Peaks and Pints Pilot Program: New Year’s Eve On the Fly
Professor Fritz Briem, an expert in lactobacillus fermentation, is a former instructor at the famed Weihenstephan Institute where he earned his PhD. He has also taught at the Siebel Institute in Chicago. He now runs a small test-batch brewery at which he recreates historic styles for B. United International, such as 1809 Berliner Weisse Style. It’s a very traditional interpretation of a Berliner weisse style with an intense blend of lactic tartness and complex fruitiness. This Berliner is champagne-like with its acidity, complexity, and carbonation.
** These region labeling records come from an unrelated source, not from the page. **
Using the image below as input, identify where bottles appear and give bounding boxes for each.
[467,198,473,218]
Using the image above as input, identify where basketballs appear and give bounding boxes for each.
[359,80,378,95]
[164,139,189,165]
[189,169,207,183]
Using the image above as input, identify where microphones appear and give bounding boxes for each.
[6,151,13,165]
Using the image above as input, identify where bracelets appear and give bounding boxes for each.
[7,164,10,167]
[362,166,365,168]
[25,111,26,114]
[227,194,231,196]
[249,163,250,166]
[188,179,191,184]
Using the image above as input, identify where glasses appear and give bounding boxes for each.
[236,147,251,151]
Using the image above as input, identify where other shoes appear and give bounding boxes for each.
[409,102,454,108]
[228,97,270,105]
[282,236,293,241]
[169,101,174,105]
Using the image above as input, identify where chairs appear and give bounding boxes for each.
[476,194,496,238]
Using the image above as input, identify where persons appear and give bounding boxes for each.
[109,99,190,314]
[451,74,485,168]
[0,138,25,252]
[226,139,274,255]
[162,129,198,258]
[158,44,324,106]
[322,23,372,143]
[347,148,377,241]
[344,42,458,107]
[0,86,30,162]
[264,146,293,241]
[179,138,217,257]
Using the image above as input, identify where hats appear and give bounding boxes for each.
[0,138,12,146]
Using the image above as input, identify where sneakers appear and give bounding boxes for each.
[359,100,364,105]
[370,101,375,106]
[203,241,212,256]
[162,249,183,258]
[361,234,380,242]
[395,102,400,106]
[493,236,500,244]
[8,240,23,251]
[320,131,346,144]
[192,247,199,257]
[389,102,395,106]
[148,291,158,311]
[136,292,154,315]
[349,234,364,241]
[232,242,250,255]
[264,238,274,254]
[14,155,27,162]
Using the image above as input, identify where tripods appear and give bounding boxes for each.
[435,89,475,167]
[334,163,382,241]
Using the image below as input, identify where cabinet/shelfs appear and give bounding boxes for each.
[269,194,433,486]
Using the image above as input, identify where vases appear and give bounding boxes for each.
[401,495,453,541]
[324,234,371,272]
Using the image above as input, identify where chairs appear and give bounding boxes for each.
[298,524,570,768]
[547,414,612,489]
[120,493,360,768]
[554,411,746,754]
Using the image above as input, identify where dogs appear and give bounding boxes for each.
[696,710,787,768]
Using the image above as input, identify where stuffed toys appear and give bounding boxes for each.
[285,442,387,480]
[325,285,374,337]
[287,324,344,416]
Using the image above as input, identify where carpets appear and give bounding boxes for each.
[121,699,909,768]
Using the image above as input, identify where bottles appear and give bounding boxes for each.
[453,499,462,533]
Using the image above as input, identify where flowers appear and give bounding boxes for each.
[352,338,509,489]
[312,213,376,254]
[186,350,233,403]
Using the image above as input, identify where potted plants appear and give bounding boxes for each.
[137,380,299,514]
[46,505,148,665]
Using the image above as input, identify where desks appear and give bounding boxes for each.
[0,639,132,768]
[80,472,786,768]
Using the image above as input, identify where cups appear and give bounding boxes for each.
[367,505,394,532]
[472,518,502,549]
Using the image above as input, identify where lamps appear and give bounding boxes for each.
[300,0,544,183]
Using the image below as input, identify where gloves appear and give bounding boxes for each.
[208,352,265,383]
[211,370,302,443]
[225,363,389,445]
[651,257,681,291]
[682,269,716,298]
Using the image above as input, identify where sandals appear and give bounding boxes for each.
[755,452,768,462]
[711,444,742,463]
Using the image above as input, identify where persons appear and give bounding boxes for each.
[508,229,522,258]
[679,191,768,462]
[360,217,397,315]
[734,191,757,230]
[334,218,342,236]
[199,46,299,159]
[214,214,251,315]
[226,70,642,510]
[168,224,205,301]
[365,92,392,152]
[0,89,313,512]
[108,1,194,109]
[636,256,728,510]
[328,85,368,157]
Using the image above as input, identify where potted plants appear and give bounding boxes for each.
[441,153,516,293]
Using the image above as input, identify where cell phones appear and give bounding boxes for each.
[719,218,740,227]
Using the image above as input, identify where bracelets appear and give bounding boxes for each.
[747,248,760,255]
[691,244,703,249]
Brouwerij 3 Fonteinen, or Drie Fonteinen, focuses on aging and blending lambics. It’s a particularly Belgian concept that the creative process in producing a beer comes not when its ingredients are combined and fermented, but in how the resulting beer is aged and blended with other vintages to create a new transcendant concoction. In this case, 3 Fonteinen Oude Geuze is a blend of 1-, 2-, and 3-year-old lambic unfiltered and unpasteurized, then aged in the bottle for at least 6 months for its famous champagne-like spritziness.
Geuzestekerij De Cam’s Oude Lambiek is aged for a minimum of three years in oak casks and then bottled. It hits the nose with light apricot and lactic bite, with a touch of pineapple as it warms. Sweet-tart character comes through up front. Subtle Brett character brings in a pleasant bit of funk and horse blanket aroma. On the tongue, expect a moderately high acidity with a sharp Brett character. It’s slightly sweet citrus up front with earthy hay notes. Bitter range peel lingers, along with sourness and a hint of sweet.